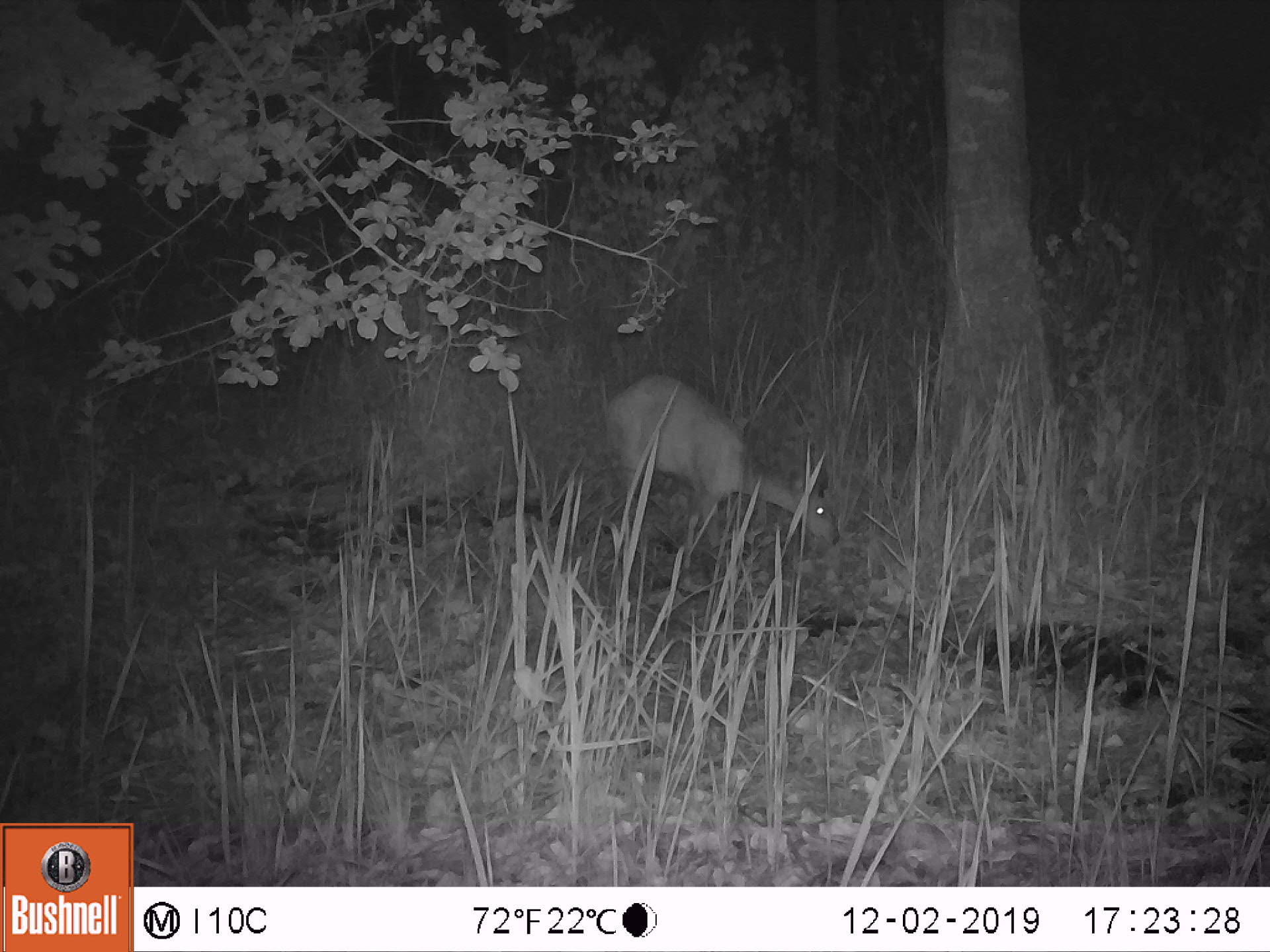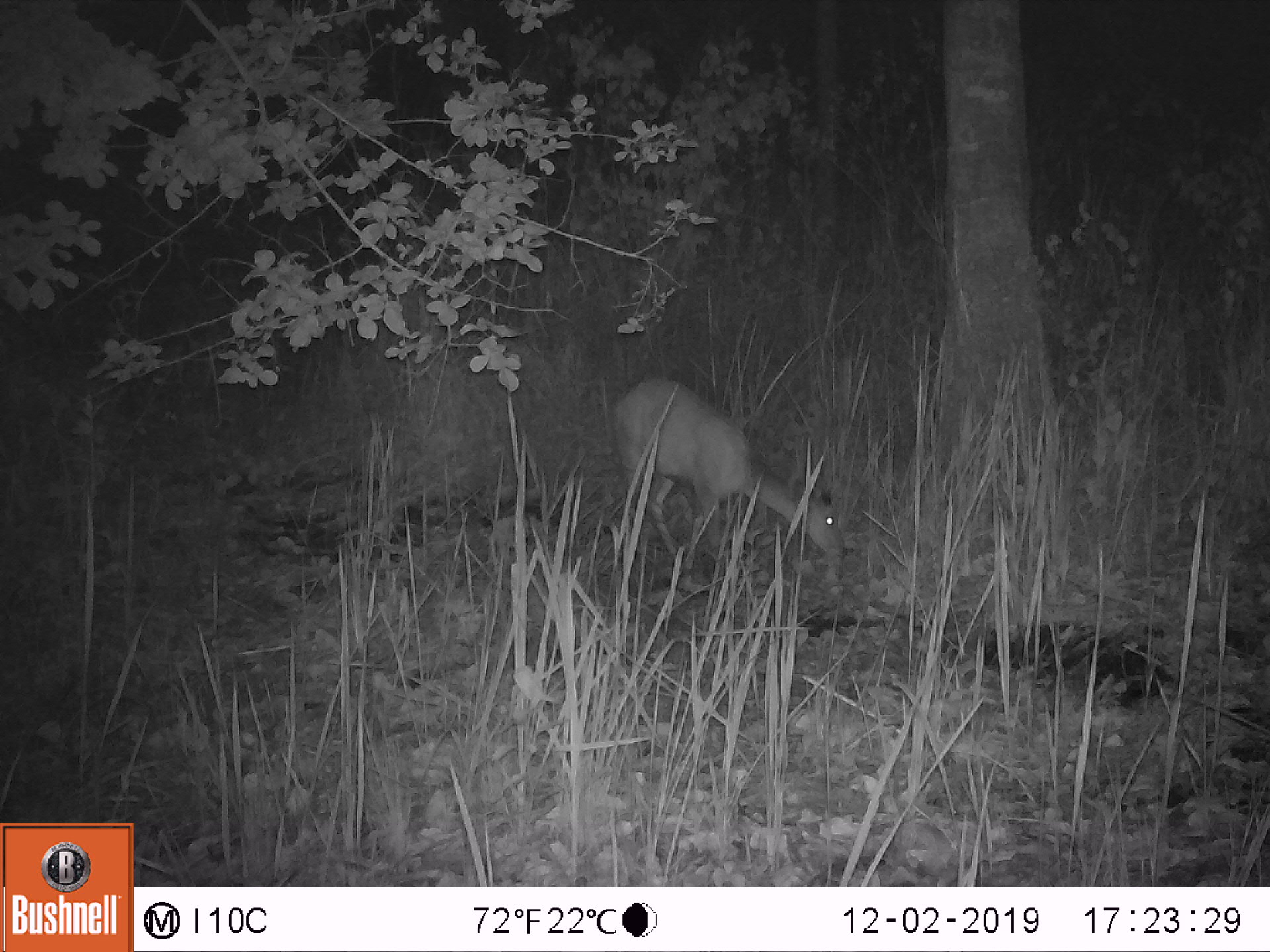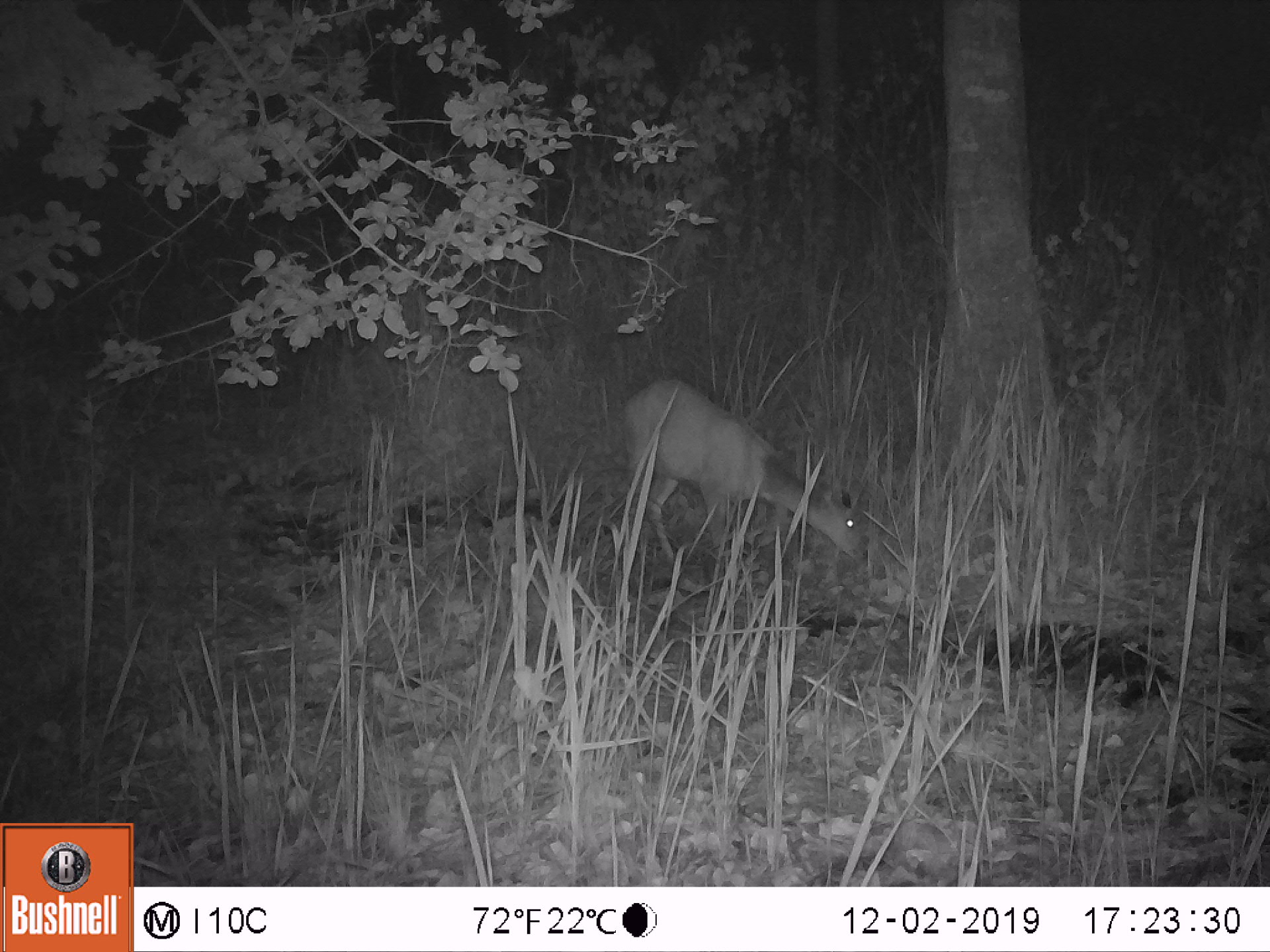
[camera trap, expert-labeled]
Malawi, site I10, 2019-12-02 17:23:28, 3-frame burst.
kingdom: Animalia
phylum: Chordata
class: Mammalia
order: Artiodactyla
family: Bovidae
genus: Tragelaphus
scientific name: Tragelaphus sylvaticus sylvaticus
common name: cape bushbuck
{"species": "cape bushbuck (Tragelaphus sylvaticus sylvaticus)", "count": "1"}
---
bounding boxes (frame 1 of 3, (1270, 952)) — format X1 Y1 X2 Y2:
cape bushbuck: 593 369 842 599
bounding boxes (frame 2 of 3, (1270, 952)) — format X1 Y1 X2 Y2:
cape bushbuck: 607 370 849 591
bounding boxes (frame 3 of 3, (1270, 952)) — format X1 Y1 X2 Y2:
cape bushbuck: 608 371 874 600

-*-

**Work instruction**
Set down each line of the material exactly and skip every image.

**Your response**
[camera trap, expert-labeled]
Malawi, site I10, 2019-12-02 17:23:28, 3-frame burst.
kingdom: Animalia
phylum: Chordata
class: Mammalia
order: Artiodactyla
family: Bovidae
genus: Tragelaphus
scientific name: Tragelaphus sylvaticus sylvaticus
common name: cape bushbuck
{"species": "cape bushbuck (Tragelaphus sylvaticus sylvaticus)", "count": "1"}
---
bounding boxes (frame 1 of 3, (1270, 952)) — format X1 Y1 X2 Y2:
cape bushbuck: 593 369 842 599
bounding boxes (frame 2 of 3, (1270, 952)) — format X1 Y1 X2 Y2:
cape bushbuck: 607 370 849 591
bounding boxes (frame 3 of 3, (1270, 952)) — format X1 Y1 X2 Y2:
cape bushbuck: 608 371 874 600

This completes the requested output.